■ Extracted text
▶

Space Shuttle Endeavour Takes Final Journey

On Thursday, Space Shuttle Endeavour will embark on its very last journey. After an amazing twenty years in space, Endeavour is headed toward its final home on earth.


Space Shuttle Endeavor being detached from the Boeing 747 carrier jet it hitched a final ride on. (Click image for a larger view.)

Space Shuttle Endeavour flew 25 missions, including 12 missions to help construct and outfit the International Space Station. But now the traveling days of this “frequent flyer” are over. The space shuttle is now earthbound.

Endeavour’s “Victory Lap”
The fifth and final NASA space shuttle built as a replacement for Challenger (which was destroyed 73 seconds after launch on January 28, 1986), Space Shuttle Endeavour first flew way back in May 1992, as part of the STS-49 mission.


The Los Angeles Times 360 degree view of the shuttle Endeavour: bringing you the shuttle up close and personal.

The craft remained in service through its last trip into space, during the STS-134 mission of May 2011. The final landing of Endeavour also marks the end of America’s space shuttle program. With the last outfitting of the International Space Station (a permanently staffed floating space laboratory located 250 miles above Earth) completed, the shuttle program was seen as no longer being essential and NASA retired the shuttle fleet.

Space Shuttle Endeavour made a slow journey from its previous home in Florida to its final location in California. Ironically, Endeavour was constructed in California (following the Challenger tragedy) and its trip home on the back of a specially built 747 was a nostalgic one for Californians.

Grounded in Los Angeles 
The process of getting Endeavour to its final resting place at the California Science Center was a challenging one. It all started when the space shuttle was flown piggy-back style on a NASA Boeing 747 aircraft from Florida’s Kennedy Space Center to Los Angeles International Airport. It took landing crews 12 hours to detach the Endeavour from the 747 that had carried it on its last flight.

Once safely on the ground, those crews used giant cranes to raise the aircraft enough to be maneuvered into a special hangar at the airport.

◀

■ Data for review
▶

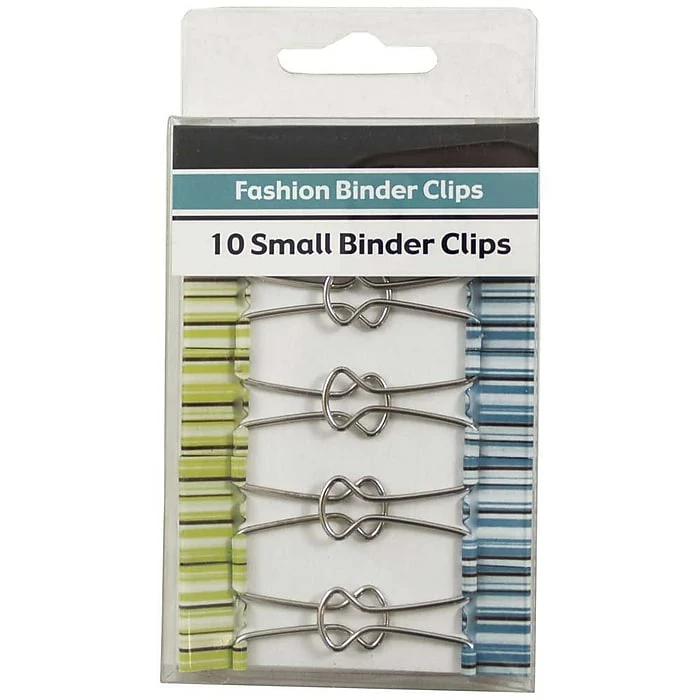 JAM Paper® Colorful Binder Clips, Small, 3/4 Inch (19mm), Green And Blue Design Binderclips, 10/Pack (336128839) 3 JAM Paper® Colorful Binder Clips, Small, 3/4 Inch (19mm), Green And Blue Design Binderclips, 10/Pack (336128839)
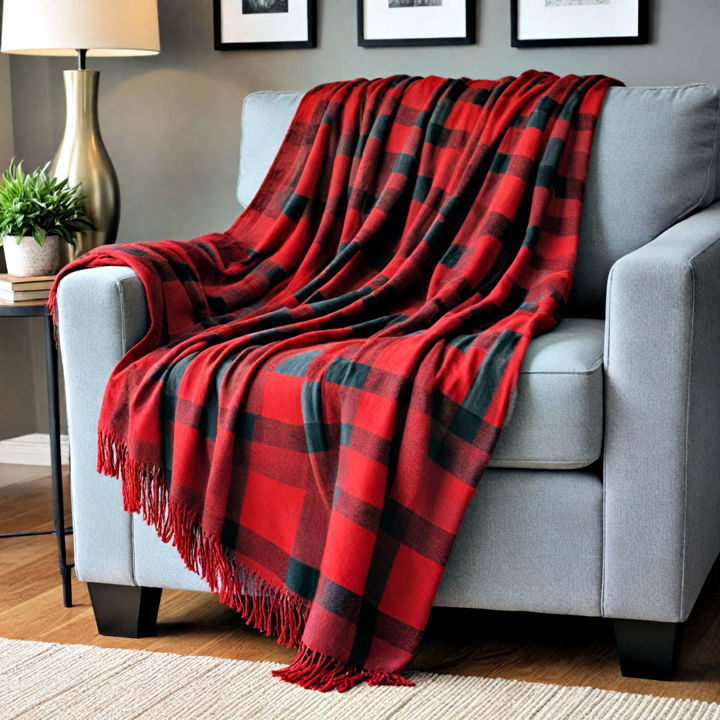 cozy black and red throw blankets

◀
▶

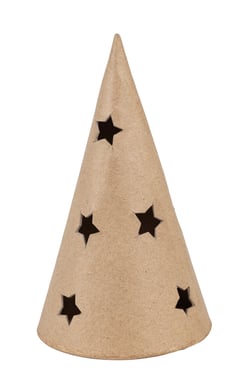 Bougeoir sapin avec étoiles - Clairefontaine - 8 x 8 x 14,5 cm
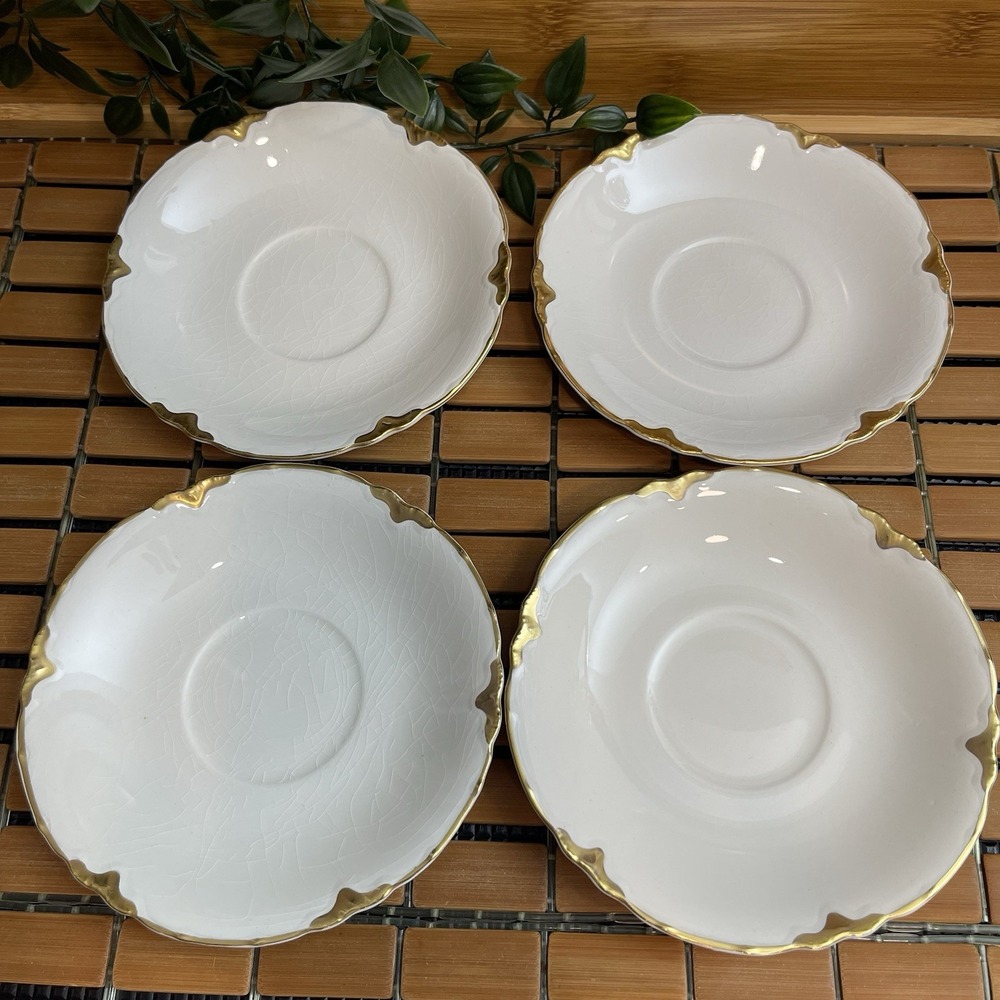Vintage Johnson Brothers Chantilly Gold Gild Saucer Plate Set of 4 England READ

◀

■ Tasks to perform
**a)** Repeat the stretch of the Endeavour article from "On Thursday, Space" through "close and personal.".
**b)** Answer these questions from the Endeavour article:
(i) How many missions did Endeavour fly in total?
(ii) In what month and year did Endeavour first fly, and as part of which mission?
(iii) How many hours did landing crews take to detach Endeavour from the 747?

■ Task answers
**a)**
On Thursday, Space Shuttle Endeavour will embark on its very last journey. After an amazing twenty years in space, Endeavour is headed toward its final home on earth.


Space Shuttle Endeavor being detached from the Boeing 747 carrier jet it hitched a final ride on. (Click image for a larger view.)

Space Shuttle Endeavour flew 25 missions, including 12 missions to help construct and outfit the International Space Station. But now the traveling days of this “frequent flyer” are over. The space shuttle is now earthbound.

Endeavour’s “Victory Lap”
The fifth and final NASA space shuttle built as a replacement for Challenger (which was destroyed 73 seconds after launch on January 28, 1986), Space Shuttle Endeavour first flew way back in May 1992, as part of the STS-49 mission.


The Los Angeles Times 360 degree view of the shuttle Endeavour: bringing you the shuttle up close and personal.

**b)**
(i) 25 missions
(ii) May 1992, as part of the STS-49 mission
(iii) 12 hours